◆ MATERIAL PROVIDED:

········

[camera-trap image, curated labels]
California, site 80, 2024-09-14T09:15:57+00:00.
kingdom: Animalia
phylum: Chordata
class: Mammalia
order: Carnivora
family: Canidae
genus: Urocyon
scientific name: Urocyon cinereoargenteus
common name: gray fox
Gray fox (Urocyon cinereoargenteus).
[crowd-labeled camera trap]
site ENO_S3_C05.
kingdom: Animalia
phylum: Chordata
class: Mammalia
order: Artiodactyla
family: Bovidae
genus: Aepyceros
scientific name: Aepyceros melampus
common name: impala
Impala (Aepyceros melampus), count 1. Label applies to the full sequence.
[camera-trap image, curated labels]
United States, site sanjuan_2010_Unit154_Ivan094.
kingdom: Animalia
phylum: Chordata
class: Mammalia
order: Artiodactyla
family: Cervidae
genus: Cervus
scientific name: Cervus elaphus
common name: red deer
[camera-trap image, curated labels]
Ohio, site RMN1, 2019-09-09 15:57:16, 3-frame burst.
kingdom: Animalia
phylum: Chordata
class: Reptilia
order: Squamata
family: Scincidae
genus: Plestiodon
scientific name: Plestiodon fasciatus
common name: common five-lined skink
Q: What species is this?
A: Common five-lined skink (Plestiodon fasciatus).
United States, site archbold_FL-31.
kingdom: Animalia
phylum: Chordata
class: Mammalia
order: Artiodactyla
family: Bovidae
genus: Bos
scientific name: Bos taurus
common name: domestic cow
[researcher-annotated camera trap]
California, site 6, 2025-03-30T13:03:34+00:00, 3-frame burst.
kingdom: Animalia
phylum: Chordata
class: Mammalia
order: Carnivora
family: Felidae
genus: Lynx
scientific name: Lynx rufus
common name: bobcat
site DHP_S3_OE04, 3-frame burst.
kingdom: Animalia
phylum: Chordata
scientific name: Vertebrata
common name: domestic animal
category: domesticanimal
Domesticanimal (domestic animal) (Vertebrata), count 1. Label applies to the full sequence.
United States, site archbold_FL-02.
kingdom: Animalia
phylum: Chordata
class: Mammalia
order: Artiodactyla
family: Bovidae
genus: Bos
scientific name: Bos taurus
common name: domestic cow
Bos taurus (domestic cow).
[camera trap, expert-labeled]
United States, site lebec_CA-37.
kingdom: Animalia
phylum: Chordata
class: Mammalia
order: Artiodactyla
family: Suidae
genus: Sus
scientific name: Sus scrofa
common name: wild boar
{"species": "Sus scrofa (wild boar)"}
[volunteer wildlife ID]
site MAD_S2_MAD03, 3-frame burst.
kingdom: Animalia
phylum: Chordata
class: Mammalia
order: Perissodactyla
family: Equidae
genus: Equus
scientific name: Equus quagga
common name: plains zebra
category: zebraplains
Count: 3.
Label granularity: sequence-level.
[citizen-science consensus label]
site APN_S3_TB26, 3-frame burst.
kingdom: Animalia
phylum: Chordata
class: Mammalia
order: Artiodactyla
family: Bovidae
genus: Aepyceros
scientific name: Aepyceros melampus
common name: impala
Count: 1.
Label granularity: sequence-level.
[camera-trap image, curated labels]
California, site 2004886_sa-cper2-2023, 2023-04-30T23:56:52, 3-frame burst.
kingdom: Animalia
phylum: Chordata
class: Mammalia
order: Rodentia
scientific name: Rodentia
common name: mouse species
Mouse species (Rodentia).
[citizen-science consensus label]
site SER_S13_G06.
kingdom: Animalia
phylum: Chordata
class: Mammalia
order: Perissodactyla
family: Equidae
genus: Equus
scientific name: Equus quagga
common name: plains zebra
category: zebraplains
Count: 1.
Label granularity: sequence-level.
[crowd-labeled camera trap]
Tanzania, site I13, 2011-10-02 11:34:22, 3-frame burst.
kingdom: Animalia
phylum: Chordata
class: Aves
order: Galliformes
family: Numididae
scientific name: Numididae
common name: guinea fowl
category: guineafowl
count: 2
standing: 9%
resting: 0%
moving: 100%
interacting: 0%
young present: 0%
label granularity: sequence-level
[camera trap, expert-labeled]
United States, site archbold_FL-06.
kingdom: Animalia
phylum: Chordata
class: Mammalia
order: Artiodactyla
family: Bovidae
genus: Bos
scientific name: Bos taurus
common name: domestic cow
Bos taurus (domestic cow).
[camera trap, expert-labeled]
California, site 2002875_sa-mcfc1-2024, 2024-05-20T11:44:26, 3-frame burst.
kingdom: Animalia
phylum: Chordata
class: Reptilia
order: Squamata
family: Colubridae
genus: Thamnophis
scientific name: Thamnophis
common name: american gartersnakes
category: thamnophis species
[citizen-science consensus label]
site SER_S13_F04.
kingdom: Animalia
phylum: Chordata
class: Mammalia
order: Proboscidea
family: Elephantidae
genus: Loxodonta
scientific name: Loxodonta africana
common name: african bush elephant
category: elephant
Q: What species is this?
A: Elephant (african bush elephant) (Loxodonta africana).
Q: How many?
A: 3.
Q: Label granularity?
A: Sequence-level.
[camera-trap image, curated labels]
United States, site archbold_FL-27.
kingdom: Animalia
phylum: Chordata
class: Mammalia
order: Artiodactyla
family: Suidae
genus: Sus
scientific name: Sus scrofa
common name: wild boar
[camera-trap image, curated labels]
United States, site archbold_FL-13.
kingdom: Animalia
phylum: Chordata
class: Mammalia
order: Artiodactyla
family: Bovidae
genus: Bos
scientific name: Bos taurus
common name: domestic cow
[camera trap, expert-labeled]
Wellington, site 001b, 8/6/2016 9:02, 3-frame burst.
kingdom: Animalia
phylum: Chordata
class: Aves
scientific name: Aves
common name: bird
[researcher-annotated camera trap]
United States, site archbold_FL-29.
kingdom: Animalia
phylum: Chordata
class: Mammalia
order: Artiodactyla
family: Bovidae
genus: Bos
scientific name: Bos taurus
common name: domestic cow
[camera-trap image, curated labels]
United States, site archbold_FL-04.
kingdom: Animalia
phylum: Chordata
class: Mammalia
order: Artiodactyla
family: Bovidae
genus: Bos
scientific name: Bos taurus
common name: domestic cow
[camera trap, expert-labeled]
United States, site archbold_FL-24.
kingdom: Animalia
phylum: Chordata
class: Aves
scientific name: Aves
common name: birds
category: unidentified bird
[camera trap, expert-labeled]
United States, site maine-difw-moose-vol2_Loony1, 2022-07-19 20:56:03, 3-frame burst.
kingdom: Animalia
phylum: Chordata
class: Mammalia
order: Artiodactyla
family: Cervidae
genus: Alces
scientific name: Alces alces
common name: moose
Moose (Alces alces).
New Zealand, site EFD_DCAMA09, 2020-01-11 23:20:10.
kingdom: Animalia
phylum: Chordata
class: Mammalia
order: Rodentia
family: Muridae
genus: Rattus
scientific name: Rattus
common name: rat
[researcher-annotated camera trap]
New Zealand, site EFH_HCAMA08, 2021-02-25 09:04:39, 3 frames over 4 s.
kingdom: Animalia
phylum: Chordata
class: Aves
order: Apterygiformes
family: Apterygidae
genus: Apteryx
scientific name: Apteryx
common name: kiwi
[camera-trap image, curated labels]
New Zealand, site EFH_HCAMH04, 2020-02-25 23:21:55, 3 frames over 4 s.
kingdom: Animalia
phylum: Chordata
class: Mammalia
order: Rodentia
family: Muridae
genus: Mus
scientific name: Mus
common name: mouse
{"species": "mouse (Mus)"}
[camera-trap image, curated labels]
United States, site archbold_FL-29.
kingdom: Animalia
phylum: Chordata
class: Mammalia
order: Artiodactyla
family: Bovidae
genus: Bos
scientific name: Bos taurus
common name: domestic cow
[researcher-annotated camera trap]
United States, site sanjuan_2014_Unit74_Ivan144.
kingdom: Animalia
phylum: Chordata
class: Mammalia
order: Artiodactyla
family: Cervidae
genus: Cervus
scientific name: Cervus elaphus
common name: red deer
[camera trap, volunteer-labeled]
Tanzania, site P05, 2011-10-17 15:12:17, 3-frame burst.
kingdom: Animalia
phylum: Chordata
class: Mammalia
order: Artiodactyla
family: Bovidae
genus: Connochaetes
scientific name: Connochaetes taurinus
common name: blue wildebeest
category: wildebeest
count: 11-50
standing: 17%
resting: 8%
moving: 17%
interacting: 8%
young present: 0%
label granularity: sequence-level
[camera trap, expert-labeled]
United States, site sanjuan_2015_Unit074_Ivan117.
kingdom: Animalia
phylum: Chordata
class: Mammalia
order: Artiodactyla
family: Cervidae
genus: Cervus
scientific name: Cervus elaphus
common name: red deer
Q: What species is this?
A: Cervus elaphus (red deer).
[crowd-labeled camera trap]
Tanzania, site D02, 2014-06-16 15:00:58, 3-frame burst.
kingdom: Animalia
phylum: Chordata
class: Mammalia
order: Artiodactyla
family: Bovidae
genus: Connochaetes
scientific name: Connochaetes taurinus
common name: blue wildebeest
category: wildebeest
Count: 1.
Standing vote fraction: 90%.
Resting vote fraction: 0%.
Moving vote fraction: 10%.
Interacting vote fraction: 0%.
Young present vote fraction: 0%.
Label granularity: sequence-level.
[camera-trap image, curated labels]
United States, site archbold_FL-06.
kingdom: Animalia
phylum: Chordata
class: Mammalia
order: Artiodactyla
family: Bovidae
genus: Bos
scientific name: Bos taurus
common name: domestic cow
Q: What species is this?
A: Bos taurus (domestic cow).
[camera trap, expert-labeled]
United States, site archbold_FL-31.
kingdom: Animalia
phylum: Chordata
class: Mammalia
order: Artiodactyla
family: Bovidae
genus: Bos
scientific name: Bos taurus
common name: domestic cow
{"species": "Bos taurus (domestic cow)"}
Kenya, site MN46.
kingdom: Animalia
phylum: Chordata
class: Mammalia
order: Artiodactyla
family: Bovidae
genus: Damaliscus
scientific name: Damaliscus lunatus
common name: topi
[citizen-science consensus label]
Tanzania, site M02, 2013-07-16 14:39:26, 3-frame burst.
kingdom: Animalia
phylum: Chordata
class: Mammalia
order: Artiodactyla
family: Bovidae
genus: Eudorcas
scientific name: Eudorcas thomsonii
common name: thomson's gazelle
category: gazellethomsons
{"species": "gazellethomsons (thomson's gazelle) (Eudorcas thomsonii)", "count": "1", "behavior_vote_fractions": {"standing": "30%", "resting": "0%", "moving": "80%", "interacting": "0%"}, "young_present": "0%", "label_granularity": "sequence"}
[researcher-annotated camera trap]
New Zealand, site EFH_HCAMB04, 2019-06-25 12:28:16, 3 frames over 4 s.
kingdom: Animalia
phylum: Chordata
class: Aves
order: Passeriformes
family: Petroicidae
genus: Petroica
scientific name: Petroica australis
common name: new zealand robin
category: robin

········

◆ YOUR GOAL: Lines after the one containing "site DHP_S3_OE04, 3-frame burst." are not part of the task. Output the entries exactly from their first line through that one.

◆ SOLUTION:
[camera-trap image, curated labels]
California, site 80, 2024-09-14T09:15:57+00:00.
kingdom: Animalia
phylum: Chordata
class: Mammalia
order: Carnivora
family: Canidae
genus: Urocyon
scientific name: Urocyon cinereoargenteus
common name: gray fox
Gray fox (Urocyon cinereoargenteus).
[crowd-labeled camera trap]
site ENO_S3_C05.
kingdom: Animalia
phylum: Chordata
class: Mammalia
order: Artiodactyla
family: Bovidae
genus: Aepyceros
scientific name: Aepyceros melampus
common name: impala
Impala (Aepyceros melampus), count 1. Label applies to the full sequence.
[camera-trap image, curated labels]
United States, site sanjuan_2010_Unit154_Ivan094.
kingdom: Animalia
phylum: Chordata
class: Mammalia
order: Artiodactyla
family: Cervidae
genus: Cervus
scientific name: Cervus elaphus
common name: red deer
[camera-trap image, curated labels]
Ohio, site RMN1, 2019-09-09 15:57:16, 3-frame burst.
kingdom: Animalia
phylum: Chordata
class: Reptilia
order: Squamata
family: Scincidae
genus: Plestiodon
scientific name: Plestiodon fasciatus
common name: common five-lined skink
Q: What species is this?
A: Common five-lined skink (Plestiodon fasciatus).
United States, site archbold_FL-31.
kingdom: Animalia
phylum: Chordata
class: Mammalia
order: Artiodactyla
family: Bovidae
genus: Bos
scientific name: Bos taurus
common name: domestic cow
[researcher-annotated camera trap]
California, site 6, 2025-03-30T13:03:34+00:00, 3-frame burst.
kingdom: Animalia
phylum: Chordata
class: Mammalia
order: Carnivora
family: Felidae
genus: Lynx
scientific name: Lynx rufus
common name: bobcat
site DHP_S3_OE04, 3-frame burst.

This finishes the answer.